I used this recently for a feature that touched three layers: database schema, API endpoints, and background job processing. The spec defined clear interfaces between the layers, so each agent could work independently:
## Interface Contract
DeliveryRecord schema:
- webhookId: string (FK to webhooks table)
- attemptNumber: number (1-3)
- status: 'pending' | 'success' | 'failed'
- responseCode: number | null
- latencyMs: number | null
- createdAt: timestamp
Repository interface:
- create(record: DeliveryRecord): Promise<DeliveryRecord>
- findByWebhookId(id: string, limit?: number): Promise<DeliveryRecord[]>
- deleteOlderThan(date: Date): Promise<number>
Three agents worked in parallel: one on the database migration and repository, one on the API controller and route registration, one on the retry logic and background worker. Because the spec defined the interfaces, there were no conflicts when merging. Each agent knew exactly what shape the data took and what functions would be available.
This is impossible with ad-hoc prompting. Without a shared spec, each agent invents its own interfaces, naming conventions, and data shapes. The merge step becomes a rewrite.

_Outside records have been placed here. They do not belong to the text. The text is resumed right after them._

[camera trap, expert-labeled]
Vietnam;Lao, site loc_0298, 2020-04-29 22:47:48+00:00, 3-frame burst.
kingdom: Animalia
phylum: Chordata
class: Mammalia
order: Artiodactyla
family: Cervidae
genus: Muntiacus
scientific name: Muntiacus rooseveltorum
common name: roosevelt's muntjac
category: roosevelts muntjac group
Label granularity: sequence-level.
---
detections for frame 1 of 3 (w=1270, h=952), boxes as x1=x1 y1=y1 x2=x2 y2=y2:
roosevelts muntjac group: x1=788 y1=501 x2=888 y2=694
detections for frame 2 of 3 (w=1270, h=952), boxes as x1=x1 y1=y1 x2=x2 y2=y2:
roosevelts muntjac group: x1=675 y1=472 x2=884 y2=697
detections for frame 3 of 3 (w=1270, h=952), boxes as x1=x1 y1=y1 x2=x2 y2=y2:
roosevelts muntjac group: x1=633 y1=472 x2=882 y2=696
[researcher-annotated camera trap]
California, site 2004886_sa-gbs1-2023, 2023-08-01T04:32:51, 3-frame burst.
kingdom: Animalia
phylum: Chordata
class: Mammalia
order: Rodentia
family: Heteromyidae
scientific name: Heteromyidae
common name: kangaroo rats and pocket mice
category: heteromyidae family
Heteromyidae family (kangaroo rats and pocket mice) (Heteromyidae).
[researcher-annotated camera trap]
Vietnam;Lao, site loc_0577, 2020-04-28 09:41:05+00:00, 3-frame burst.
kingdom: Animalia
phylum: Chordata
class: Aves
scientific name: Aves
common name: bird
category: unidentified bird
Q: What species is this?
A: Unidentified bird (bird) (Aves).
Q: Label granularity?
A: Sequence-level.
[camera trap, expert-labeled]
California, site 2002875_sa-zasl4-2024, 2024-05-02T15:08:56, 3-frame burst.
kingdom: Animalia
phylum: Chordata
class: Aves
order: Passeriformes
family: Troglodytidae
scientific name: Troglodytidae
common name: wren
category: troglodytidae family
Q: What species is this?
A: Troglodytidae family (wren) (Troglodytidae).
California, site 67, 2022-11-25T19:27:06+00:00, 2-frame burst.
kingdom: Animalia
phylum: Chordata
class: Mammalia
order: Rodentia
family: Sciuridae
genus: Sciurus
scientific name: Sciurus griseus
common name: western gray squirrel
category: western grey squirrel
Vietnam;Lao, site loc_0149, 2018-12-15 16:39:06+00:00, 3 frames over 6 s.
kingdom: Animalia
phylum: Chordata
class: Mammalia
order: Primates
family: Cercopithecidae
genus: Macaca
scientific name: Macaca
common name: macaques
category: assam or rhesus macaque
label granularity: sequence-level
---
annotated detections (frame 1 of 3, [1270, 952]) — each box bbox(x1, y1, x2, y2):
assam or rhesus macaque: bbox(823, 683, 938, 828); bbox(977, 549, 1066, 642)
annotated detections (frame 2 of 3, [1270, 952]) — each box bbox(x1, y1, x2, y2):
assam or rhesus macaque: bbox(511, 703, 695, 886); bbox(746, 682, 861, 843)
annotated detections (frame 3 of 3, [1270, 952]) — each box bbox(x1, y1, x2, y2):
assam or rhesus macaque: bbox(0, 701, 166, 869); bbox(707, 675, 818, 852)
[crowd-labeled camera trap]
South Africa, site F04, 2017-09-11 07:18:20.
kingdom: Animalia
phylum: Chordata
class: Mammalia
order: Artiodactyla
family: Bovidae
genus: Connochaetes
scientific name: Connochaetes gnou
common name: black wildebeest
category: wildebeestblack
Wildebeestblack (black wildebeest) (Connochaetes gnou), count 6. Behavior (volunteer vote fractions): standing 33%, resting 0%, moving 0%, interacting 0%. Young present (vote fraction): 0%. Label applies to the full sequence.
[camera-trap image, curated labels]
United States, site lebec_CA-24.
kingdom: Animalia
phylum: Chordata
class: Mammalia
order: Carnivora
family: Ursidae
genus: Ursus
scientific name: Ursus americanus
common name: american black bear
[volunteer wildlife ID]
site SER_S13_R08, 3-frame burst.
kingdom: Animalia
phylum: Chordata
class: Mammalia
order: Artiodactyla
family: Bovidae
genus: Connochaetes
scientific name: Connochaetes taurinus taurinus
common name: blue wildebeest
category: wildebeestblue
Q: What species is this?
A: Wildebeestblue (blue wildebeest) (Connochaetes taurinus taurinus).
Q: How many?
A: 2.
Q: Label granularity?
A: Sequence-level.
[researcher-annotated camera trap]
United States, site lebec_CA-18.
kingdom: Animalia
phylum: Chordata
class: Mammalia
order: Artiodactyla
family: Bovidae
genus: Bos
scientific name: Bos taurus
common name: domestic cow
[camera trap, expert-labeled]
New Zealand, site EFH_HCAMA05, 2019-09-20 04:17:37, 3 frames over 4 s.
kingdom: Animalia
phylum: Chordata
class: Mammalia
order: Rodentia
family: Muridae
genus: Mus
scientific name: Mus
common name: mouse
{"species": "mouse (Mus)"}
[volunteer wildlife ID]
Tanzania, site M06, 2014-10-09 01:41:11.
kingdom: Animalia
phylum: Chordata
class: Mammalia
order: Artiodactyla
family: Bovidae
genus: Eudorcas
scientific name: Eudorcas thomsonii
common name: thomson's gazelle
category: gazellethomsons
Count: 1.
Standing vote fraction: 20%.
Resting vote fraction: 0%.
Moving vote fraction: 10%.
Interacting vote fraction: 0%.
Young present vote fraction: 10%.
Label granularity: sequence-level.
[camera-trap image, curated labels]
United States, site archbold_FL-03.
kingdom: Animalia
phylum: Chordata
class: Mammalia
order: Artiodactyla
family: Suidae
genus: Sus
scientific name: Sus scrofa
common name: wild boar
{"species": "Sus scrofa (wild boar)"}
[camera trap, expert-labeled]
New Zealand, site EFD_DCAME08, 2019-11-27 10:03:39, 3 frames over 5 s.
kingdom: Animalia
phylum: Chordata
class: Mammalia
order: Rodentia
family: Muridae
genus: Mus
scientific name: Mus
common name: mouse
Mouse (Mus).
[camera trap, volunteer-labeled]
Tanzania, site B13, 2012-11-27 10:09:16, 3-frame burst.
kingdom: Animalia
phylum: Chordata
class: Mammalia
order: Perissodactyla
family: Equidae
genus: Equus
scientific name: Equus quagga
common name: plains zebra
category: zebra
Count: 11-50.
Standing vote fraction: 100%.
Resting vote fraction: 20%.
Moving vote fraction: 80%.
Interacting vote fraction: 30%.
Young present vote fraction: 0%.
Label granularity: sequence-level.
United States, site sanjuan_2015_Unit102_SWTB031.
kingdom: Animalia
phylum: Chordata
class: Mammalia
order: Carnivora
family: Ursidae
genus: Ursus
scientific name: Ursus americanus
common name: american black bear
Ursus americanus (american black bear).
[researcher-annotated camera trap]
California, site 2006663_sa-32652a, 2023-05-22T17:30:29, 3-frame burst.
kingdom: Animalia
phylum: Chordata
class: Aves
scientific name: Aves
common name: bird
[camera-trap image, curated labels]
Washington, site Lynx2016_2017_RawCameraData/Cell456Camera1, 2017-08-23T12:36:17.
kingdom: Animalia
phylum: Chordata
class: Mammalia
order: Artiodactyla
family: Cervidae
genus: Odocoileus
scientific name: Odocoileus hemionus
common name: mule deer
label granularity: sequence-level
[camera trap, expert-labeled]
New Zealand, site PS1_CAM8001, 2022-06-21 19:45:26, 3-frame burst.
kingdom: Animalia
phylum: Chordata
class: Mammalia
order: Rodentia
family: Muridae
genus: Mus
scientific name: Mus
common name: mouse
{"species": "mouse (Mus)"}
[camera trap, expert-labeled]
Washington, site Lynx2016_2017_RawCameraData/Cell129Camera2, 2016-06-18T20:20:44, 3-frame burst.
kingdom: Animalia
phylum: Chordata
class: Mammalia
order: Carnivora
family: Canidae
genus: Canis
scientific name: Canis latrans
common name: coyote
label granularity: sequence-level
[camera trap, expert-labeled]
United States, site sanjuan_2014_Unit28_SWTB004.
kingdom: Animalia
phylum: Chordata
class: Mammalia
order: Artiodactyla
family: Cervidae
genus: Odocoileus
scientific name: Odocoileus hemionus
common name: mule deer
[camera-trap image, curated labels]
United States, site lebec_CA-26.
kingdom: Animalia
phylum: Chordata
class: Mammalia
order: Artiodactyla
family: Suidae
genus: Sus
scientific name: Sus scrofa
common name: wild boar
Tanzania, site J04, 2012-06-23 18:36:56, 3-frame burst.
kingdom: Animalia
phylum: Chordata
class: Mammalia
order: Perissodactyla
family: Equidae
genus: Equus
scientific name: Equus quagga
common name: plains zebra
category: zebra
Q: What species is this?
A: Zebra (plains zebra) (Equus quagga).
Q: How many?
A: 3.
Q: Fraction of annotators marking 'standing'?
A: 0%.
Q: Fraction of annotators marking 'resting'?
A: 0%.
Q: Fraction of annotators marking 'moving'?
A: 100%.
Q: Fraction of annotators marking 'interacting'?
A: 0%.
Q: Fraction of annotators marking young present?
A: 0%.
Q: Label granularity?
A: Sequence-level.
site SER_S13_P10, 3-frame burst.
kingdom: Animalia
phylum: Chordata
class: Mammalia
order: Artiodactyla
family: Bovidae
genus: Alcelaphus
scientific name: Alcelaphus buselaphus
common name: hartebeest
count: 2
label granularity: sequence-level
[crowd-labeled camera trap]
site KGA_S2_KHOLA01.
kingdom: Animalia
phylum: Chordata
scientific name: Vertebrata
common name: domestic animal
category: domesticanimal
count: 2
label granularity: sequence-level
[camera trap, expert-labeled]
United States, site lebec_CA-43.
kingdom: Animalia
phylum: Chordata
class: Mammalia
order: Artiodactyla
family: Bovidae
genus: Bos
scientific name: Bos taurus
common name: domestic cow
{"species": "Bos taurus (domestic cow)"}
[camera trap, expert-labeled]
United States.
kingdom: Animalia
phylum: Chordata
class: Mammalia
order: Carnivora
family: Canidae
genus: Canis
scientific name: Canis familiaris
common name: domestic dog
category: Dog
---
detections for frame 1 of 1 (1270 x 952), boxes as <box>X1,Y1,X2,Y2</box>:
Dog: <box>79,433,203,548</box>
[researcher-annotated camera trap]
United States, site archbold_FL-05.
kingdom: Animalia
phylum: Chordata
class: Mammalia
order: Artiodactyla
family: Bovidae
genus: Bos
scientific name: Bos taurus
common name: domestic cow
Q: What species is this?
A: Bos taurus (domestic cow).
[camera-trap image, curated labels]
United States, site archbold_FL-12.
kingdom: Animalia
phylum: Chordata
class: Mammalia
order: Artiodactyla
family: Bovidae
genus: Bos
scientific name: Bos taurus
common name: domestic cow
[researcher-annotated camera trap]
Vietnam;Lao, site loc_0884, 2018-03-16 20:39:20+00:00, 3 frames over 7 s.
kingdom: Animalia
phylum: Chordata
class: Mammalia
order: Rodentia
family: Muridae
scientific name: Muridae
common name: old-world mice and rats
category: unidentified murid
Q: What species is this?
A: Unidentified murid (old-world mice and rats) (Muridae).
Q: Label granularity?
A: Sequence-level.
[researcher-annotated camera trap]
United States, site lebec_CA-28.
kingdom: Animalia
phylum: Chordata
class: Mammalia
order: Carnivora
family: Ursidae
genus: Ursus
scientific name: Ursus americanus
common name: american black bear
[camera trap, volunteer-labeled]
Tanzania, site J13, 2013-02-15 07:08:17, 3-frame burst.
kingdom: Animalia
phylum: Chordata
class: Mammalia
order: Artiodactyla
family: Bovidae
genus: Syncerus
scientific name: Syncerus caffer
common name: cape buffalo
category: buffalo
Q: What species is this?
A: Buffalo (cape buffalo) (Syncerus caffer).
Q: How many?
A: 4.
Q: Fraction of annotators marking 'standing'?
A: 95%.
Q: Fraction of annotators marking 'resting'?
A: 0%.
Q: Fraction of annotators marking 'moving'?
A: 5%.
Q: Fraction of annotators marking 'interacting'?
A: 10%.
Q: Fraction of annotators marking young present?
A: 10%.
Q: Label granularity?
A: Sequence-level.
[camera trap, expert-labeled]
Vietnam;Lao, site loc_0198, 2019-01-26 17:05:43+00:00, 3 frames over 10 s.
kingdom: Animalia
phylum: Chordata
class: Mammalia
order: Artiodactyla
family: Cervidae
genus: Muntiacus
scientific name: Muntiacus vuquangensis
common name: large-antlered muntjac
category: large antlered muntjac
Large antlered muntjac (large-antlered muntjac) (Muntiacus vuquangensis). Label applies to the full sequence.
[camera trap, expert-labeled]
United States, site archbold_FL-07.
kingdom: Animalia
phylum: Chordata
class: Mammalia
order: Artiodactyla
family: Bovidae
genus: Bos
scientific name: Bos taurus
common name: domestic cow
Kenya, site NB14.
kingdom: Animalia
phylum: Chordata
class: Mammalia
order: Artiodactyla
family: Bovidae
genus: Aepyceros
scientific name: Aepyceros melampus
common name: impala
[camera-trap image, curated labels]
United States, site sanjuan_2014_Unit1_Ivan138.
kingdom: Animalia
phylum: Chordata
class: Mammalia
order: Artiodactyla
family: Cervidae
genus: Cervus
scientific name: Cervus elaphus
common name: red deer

Guardrails That Actually Work
Specs handle the “what to build” problem. Guardrails handle the “what not to do” problem. I’ve found that effective guardrails operate at three levels:
Tool-level restrictions control what the agent can touch. For implementation tasks, I restrict file system writes to the relevant directories. For review tasks, I remove write permissions entirely. This isn’t about trust — it’s about limiting blast radius when the agent misinterprets the scope.
Test-driven validation catches functional regressions in real time. The agent runs the test suite after every change. If tests fail, it fixes the issue before moving on. This creates a tight feedback loop that converges on correct implementations faster than post-hoc review.
Spec compliance checks are the layer most teams skip. After the agent finishes, I explicitly ask it to compare its implementation against the original specification and flag any deviations. This catches scope creep, missed requirements, and constraint violations that tests alone won’t surface.
claude "Compare the implementation in services/notifications/webhooks/
against docs/specs/webhook-tracking.md. Flag any requirements
that weren't implemented, any constraints that were violated,
and any functionality that was added beyond what the spec calls for."
That last category — functionality added beyond the spec — is surprisingly common. Agents are eager to be helpful, and they’ll add error handling, logging, or convenience methods that weren’t requested. Sometimes that’s fine. Often it introduces complexity that makes the code harder to maintain. The spec gives you a clear standard to evaluate against.
The Role Shift Is Real
Spec-driven development changes what I do every day. I write less code and more prose. I spend more time in research and design, less in implementation. My review process is faster because I’m checking execution against a known target instead of reverse-engineering intent from code.
This isn’t the “AI replaces developers” narrative. It’s closer to how a senior architect works with a development team: define the approach, set the constraints, delegate the implementation, review the results. The difference is that the “team” can spin up in seconds, works in parallel without coordination overhead, and doesn’t need onboarding.
The engineers who’ll thrive with these tools are the ones who can write clear specifications — which means understanding the problem domain, the existing system, and the trade-offs well enough to make decisions before code exists. That’s always been the hard part of software engineering. Now it’s the only part that isn’t automatable.